An example of oil labyrinth seal use
I'm taking the bearing sumps example. There are several bearings to maintain the engine rotors and shafts centered within the core and the stators. Some may use labyrinth seals.
Pressurized cavity during operation
In a bearing sump with classic dry design, oil is provided directly to the bearing, and labyrinths seals maintain oil within a first cavity (the sump). There is another cavity around the first where compressed air is injected. Air is tapped for internal use from a compressor stage (bleed air).
This way if oil escapes the first labyrinth of the oil seal, it is contained by the pressure of air coming from the outer cavity on the other side of the seal.
Actually air, which is provided at a higher pressure than oil, will enter the inner oil cavity and mix with oil to form a mist. This is why scavenged oil must then be filtered to separate air when returning to the oil tank (oil must also be cooled has the bearing generates a significant amount of heat).

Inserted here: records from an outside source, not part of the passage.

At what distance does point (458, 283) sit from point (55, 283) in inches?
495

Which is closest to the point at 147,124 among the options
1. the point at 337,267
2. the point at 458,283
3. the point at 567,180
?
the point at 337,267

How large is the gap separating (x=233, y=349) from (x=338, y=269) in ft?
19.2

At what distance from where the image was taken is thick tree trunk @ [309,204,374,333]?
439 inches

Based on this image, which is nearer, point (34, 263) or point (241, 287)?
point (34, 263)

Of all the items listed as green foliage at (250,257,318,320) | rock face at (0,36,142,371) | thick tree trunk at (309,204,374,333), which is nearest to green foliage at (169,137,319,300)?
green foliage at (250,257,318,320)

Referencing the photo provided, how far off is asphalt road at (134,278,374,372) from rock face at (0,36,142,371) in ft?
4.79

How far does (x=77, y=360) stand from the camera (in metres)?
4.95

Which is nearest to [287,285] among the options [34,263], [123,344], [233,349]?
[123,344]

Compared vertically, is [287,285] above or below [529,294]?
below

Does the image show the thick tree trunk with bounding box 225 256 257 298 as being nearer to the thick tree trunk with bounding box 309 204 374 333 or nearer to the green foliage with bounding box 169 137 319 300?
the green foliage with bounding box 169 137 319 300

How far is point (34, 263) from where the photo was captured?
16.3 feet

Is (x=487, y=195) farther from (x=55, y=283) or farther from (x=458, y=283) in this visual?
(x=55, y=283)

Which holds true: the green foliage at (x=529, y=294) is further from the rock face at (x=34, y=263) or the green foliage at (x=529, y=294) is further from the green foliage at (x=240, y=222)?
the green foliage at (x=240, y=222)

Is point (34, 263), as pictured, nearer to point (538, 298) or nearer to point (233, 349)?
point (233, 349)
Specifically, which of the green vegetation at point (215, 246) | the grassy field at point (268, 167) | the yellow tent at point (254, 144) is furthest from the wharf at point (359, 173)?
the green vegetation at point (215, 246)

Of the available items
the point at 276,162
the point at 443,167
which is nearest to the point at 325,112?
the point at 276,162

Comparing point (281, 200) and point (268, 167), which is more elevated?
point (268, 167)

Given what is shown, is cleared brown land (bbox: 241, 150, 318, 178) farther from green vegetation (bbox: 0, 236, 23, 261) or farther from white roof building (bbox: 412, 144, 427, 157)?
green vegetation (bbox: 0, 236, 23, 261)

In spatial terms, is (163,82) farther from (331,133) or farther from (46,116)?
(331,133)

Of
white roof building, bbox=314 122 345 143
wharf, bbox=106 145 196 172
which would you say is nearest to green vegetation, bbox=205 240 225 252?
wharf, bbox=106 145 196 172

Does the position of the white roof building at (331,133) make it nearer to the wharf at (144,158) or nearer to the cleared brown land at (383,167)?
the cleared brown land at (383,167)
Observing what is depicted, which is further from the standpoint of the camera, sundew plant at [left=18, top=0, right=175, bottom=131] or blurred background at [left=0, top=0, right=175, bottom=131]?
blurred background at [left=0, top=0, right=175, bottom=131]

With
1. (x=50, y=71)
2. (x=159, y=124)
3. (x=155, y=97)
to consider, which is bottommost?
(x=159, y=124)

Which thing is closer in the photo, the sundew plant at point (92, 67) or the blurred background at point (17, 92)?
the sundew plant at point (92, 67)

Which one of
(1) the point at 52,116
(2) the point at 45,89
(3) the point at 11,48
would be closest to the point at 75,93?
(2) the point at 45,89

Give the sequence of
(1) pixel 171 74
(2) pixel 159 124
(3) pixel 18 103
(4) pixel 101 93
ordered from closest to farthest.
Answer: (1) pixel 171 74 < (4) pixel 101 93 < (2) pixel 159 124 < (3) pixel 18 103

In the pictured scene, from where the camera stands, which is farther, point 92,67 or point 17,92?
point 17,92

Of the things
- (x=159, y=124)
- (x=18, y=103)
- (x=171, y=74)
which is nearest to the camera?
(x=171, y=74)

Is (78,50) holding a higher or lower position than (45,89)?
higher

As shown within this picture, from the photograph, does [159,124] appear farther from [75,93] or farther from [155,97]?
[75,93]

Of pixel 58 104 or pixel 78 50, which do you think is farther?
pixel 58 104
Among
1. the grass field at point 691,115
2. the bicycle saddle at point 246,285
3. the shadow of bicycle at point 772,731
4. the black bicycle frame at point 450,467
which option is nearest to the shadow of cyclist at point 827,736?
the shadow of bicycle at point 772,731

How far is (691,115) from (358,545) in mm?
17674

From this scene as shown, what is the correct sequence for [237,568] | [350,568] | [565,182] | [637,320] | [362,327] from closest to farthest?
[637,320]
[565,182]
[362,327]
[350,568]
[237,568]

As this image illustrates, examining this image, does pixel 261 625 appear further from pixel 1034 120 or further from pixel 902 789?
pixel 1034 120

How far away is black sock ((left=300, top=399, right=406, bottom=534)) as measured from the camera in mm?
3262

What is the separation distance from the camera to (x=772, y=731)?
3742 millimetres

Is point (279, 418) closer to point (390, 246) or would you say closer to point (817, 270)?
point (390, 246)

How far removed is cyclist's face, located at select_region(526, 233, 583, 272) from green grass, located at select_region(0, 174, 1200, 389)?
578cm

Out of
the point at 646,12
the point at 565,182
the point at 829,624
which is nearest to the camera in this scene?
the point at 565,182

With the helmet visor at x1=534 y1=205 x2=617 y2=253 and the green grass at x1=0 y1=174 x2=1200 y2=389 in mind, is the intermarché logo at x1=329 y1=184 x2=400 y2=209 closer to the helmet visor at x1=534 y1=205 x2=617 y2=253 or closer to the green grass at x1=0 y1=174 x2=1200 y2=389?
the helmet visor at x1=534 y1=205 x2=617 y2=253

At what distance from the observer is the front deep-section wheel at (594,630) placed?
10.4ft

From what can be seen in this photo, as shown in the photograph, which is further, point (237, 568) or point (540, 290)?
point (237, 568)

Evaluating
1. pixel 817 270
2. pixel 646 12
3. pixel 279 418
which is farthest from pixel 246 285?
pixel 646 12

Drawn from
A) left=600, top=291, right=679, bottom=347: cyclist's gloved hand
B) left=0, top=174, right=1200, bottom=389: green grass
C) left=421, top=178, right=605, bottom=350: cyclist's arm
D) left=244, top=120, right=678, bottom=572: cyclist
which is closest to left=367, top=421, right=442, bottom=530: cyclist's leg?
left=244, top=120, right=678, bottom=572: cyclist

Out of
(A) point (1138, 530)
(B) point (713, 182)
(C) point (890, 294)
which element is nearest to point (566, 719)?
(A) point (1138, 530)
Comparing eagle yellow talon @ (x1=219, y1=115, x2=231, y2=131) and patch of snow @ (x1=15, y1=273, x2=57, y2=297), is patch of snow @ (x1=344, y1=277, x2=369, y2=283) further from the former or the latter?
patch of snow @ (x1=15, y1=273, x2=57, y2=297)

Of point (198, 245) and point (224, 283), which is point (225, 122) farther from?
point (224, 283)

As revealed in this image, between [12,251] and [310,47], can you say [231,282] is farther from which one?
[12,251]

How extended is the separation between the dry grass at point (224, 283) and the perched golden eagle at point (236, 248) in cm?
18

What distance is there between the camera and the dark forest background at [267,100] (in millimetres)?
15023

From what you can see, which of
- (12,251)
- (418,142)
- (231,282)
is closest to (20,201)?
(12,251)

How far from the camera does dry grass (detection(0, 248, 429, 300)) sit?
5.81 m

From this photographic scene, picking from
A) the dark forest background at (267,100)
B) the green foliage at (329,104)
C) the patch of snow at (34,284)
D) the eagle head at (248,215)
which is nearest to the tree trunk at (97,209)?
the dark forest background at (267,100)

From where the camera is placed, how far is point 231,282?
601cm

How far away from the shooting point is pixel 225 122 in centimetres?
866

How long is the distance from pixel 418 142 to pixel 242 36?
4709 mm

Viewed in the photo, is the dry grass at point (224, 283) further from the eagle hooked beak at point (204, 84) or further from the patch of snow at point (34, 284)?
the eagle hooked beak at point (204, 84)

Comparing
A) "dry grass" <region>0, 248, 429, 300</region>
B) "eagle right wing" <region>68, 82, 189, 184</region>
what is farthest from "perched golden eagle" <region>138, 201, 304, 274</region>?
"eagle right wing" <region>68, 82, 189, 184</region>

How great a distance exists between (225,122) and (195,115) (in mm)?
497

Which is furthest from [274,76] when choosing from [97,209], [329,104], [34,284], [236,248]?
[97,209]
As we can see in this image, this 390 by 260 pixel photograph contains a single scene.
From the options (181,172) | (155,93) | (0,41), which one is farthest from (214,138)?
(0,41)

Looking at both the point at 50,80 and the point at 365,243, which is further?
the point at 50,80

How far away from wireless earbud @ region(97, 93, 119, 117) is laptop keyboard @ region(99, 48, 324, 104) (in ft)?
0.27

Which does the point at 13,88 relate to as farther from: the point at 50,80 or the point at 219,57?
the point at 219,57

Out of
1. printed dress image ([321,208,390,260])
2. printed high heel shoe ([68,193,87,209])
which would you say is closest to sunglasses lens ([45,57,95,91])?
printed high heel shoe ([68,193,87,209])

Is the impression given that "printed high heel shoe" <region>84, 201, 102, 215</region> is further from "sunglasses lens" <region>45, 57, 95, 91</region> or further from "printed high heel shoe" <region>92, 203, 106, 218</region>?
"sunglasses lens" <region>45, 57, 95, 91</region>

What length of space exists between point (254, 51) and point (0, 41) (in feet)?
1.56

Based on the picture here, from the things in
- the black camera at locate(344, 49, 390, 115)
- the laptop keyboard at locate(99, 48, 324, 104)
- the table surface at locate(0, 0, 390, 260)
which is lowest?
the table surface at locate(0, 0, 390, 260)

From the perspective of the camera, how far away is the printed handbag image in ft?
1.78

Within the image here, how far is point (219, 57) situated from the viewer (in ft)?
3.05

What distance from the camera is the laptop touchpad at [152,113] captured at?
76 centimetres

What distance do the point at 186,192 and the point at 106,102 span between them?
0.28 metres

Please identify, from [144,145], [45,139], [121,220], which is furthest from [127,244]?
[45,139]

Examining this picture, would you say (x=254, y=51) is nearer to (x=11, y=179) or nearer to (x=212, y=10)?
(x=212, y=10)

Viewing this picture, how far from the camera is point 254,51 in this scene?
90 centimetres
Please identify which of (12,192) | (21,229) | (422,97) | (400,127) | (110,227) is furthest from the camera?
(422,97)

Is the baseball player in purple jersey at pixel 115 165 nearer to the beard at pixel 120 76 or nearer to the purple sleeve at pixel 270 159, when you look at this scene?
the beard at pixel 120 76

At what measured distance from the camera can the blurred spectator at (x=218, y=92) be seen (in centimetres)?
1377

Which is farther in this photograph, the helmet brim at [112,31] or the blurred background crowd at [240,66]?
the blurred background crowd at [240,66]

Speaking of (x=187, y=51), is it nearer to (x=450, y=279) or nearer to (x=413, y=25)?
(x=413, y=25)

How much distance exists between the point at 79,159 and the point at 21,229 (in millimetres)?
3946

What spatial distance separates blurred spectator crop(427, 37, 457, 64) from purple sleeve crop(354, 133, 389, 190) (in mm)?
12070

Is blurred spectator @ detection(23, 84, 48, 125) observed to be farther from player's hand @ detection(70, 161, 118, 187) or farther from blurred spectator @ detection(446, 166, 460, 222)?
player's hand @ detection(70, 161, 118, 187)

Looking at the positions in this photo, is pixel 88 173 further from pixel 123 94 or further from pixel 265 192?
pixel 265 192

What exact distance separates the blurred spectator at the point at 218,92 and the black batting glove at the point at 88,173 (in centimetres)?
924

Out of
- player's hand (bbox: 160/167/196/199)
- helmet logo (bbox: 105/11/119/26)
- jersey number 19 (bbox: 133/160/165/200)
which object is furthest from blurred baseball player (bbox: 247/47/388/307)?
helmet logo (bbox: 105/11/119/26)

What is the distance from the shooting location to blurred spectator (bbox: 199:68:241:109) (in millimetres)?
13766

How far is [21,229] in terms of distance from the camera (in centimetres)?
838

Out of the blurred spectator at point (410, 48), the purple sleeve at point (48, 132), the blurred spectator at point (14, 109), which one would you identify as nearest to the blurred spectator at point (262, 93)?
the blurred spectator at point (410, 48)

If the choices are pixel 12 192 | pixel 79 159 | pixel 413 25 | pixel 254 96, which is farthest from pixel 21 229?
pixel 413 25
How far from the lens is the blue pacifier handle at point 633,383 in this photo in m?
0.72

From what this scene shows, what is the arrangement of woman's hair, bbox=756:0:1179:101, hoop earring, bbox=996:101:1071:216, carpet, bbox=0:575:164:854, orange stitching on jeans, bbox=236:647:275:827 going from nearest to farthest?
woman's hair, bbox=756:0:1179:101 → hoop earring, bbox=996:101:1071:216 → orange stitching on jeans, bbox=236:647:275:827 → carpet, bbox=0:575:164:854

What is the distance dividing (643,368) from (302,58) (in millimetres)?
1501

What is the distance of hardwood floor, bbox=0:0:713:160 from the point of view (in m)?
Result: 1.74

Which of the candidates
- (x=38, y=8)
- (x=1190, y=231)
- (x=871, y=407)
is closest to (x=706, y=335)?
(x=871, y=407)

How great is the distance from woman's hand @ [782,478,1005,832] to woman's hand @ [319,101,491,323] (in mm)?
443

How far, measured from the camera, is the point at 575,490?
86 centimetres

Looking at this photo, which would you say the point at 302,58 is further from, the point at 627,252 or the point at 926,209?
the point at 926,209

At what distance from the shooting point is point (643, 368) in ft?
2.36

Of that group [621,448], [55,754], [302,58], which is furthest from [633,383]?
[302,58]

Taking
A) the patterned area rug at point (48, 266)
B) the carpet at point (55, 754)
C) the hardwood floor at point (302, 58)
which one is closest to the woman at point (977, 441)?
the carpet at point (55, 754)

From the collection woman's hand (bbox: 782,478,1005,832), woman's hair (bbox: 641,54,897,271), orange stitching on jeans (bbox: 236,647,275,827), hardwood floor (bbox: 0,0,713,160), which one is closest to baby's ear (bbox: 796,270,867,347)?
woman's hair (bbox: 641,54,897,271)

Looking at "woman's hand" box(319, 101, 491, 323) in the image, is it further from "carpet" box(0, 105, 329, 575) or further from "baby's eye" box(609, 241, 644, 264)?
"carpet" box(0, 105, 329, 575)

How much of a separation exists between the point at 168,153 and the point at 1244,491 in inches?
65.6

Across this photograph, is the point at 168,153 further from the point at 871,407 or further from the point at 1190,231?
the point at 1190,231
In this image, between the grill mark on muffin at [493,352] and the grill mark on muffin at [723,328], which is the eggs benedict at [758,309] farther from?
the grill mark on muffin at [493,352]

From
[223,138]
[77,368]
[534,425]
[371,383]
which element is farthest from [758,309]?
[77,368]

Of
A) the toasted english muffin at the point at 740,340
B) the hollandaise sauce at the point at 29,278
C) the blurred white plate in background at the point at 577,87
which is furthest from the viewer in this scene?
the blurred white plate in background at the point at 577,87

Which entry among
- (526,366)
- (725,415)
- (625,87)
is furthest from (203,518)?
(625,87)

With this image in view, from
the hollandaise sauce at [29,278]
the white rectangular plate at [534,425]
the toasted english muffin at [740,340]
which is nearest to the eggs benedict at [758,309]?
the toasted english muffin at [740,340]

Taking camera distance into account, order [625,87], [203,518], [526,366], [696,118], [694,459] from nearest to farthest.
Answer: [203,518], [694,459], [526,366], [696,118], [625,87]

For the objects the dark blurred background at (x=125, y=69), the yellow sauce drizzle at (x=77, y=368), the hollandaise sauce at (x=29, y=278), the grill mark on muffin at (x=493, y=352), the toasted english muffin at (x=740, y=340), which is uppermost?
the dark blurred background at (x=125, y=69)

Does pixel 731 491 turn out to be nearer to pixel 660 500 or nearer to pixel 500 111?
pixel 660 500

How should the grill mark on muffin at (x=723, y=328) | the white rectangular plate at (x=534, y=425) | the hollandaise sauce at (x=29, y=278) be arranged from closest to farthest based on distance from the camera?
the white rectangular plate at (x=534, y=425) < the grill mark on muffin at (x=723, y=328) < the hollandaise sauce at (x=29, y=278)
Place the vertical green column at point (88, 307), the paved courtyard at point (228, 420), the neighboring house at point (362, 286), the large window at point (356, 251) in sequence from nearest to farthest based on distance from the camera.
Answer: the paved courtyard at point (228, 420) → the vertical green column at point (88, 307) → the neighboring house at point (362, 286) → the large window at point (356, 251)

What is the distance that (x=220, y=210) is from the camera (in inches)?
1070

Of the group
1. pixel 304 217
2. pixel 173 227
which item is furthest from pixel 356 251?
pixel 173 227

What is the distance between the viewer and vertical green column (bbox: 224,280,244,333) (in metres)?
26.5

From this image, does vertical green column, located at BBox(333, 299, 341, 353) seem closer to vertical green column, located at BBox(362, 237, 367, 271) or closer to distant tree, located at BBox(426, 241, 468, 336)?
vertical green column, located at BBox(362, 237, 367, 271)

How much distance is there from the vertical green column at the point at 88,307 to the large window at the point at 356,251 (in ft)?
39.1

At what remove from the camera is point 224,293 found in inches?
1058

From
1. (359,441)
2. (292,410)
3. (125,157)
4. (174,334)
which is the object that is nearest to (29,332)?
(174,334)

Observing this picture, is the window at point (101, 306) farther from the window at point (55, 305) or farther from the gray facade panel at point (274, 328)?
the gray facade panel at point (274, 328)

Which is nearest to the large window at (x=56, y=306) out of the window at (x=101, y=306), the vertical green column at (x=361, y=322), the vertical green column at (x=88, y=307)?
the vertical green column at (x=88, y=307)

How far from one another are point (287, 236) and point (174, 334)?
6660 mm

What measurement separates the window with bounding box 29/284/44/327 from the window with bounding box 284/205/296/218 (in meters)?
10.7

Oil is directed to the bearing using jet nozzles, the sump is not completely filled. Someone more knowledgeable may explain why, perhaps an oil boundary layer would appear and create unnecessary friction:
Source: Gas Turbines, A Handbook of Air, Land and Sea Applications
In today's engines, oil is circulated using pumps. There are two pumps: One to supply with oil and one to scavenge oil. To ensure oil doesn't accumulate into the sump, the scavenge pump has a higher capacity. Both pumps are driven by the rotation of the engine.
Non operating engine
The pumps are mechanical and driven by one of the engine shafts.
When the engine is not operating, the pumps stop, oil is not supplied any more and it leaves the sump by the scavenge pipe. Bleed air isn't necessary any longer.
When the engine is started, the pumps also start. Oil is therefore injected again into the sump.
The bearing can sustain lack of lubrication for a short time, and there can be an emergency system if oil supply from the tank is interrupted.
As there will be some limited leakage anyway, oil is extracted by the cavity drain and disposed overboard (or returned to the oil tank).